Textauszug:
Wären die Zeiten und das Thema nicht so ernst, hätte der Vorgang alle Zutaten einer klamaukigen Polit-Satire, die sich musikalisch wunderbar mit einem Hit der späten 1960er-Jahre untermalen ließe: "Mein Freund, der Baum" von Alexandra. Der Oberbürgermeister von Bretten, einer Stadt im badischen Kraichgau, wollte im Streit um die Erweiterung eines Gewerbegebiets endlich Fakten schaffen, mit Blick auf potenzielle Investoren und um Abwanderung zu verhindern. Doch dem Vorhaben stand eine Streuobstwiese im Weg.

Das Landratsamt Karlsruhe will ebenfalls das vergrößerte Gewerbegebiet – und weiß, dass E-Mails viel schneller sind als der gute alte Postweg. Also bekommt die Stadt Bretten die endgültige Genehmigung für die Baumrodungen über den digitalen Weg sofort und die Sägen werden angeworfen.

Nur ein einziger von 40 alten Obstbäumen auf dem rund 12.000 Quadratmeter großen Gelände steht noch. Ihn konnten zwei Naturschützer retten, nachdem sie der Bescheid des Landratsamts endlich per Brief erreichte – eigentlich hätte er ihnen zeitgleich mit der Stadt zugestellt werden müssen, damit genug Zeit bleibt, Widerspruch einzulegen. So sieht es jedenfalls das Verwaltungsgericht Karlsruhe, das den Vorgang geprüft hat. Und obendrein bemängelt es, dass die Genehmigung für die Rodung fehlerhaft sei. Dadurch bestünden "ernsthafte Zweifel an der Rechtmäßigkeit".

Johannes Enssle, Landeschef des Naturschutzbunds (Nabu) und einer der beiden Baumretter, nennt den Beschluss der Karlsruher Richter:innen vom 23. Dezember ein "Weihnachtgeschenk". Denn mehr als 40 Widersprüche sind im ganzen Land erhoben worden gegen den Einschlag alter Streuobstbestände, berichtet er.

Ein Urteil für den Naturschutz

In seinem Urteil betont das Verwaltungsgericht in feinstem Jurist:innen-Deutsch, "eine weitere Vollziehung der streitgegenständlichen Umwandlungsgenehmigung in Gestalt einer Rodung und weitgehenden Versiegelung der betroffenen Streuobstflächen würde deren vollständige Umnutzung und insoweit einen unabänderlichen Eingriff in den Naturhaushalt bewirken". Soll heißen: Wenn Streuobstwiesen vernichtet und zugebaut werden, ist die Natur kaputt. Das spreche, so das Gericht, "für ein überwiegendes Aufschubinteresse" des Nabu, in dem übrigens auch Ministerpräsident Winfried Kretschmann (Grüne) Mitglied ist.

Aufgabendaten:
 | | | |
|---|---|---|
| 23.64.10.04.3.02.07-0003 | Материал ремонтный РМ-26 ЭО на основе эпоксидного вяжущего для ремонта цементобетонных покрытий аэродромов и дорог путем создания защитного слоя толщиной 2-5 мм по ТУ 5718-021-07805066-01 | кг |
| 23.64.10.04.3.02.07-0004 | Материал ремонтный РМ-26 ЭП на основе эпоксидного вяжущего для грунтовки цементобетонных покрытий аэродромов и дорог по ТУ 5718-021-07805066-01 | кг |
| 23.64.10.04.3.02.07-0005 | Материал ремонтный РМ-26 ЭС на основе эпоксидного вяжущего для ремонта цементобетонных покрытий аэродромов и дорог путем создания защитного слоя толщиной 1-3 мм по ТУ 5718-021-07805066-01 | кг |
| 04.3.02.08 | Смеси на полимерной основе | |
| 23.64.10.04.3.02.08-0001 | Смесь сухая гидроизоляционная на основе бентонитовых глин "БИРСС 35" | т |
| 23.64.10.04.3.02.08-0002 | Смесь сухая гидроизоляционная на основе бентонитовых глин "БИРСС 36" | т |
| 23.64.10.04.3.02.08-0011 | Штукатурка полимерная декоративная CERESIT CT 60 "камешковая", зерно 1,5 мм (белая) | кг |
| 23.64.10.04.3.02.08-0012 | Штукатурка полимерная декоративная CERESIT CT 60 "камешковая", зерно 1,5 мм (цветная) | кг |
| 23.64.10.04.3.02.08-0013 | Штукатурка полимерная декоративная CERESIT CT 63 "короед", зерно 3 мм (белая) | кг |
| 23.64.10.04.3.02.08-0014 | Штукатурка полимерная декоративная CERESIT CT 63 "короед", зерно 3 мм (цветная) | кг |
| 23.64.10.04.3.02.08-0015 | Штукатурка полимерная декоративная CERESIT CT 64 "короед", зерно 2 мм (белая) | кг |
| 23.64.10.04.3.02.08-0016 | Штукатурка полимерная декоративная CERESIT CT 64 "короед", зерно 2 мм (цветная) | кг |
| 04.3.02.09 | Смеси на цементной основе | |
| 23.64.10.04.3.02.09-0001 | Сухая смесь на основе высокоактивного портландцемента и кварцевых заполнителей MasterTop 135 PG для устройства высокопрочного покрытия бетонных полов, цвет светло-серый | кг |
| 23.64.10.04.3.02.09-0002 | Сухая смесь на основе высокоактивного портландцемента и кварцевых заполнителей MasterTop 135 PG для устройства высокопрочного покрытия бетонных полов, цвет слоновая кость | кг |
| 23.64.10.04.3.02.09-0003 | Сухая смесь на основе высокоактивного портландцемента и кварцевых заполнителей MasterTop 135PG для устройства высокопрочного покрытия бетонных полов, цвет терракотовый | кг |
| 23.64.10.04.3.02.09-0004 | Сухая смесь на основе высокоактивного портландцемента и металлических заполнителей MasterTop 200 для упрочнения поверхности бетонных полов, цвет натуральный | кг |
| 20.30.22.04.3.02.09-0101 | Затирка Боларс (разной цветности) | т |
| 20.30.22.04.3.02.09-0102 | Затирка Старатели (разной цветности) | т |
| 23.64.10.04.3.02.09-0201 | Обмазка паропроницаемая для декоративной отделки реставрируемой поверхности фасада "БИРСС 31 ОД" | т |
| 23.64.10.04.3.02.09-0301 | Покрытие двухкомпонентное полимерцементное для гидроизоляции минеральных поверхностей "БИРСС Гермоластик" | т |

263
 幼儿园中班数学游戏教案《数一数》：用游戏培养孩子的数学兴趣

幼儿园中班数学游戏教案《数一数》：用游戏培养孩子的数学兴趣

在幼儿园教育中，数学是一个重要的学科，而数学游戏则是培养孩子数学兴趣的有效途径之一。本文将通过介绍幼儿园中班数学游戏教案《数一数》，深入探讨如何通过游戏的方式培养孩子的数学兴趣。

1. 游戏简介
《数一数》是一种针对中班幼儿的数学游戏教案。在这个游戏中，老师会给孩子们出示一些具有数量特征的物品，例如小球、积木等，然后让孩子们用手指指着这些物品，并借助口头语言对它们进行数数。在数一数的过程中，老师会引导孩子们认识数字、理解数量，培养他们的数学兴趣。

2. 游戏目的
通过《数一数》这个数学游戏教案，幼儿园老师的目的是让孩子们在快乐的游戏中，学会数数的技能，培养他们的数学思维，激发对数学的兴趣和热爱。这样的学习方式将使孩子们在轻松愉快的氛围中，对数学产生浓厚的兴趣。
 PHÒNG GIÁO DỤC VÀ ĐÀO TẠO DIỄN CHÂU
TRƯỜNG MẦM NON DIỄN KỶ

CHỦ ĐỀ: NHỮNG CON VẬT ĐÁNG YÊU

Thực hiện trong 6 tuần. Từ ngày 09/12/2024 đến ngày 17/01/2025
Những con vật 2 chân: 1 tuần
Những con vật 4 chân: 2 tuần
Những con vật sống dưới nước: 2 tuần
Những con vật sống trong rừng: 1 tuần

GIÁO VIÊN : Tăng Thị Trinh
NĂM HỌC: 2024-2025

Ihre Aufgabe: Führen Sie den Textauszug über die Rodung der Streuobstwiese in Bretten im Anschluss an seinen letzten Satz weiter. Die Datensätze stehen in keinem Zusammenhang mit dem Textauszug.

Lösung:
Betroffene Kommunalpolitiker:innen sollten sich die Urteilsbegründung genau anschauen. Mit Alexandras Liedzeile "Du fielst zu früh, ich kam zu spät" soll jedenfalls ein für alle Mal Schluss sein. Manchen Ärger haben sich die Verantwortlichen in Bretten und im Landratsamt Karlsruhe gerade deshalb eingehandelt. Ihre Winkelzüge sorgten für einen Beschluss, der – auf fast 70 Seiten dargelegt – die Spielräume im Interessenkonflikt zwischen Gewerbeansiedlung und Naturschutz deutlich zugunsten des Letzteren einengt. Und der sich auf ein Landesgesetz stützt, das die Erhaltung eines Streuobstbestands verlangt, wenn dies in überwiegendem öffentlichen Interesse liegt. Für diese Fälle leitet die Karlsruher Eilentscheidung in Kombination mit früheren Urteilen ab, dass "der Behörde bei der Gewichtung der einander widerstreitenden Interessen weder ein Ermessen, noch ein Beurteilungsspielraum zukommt".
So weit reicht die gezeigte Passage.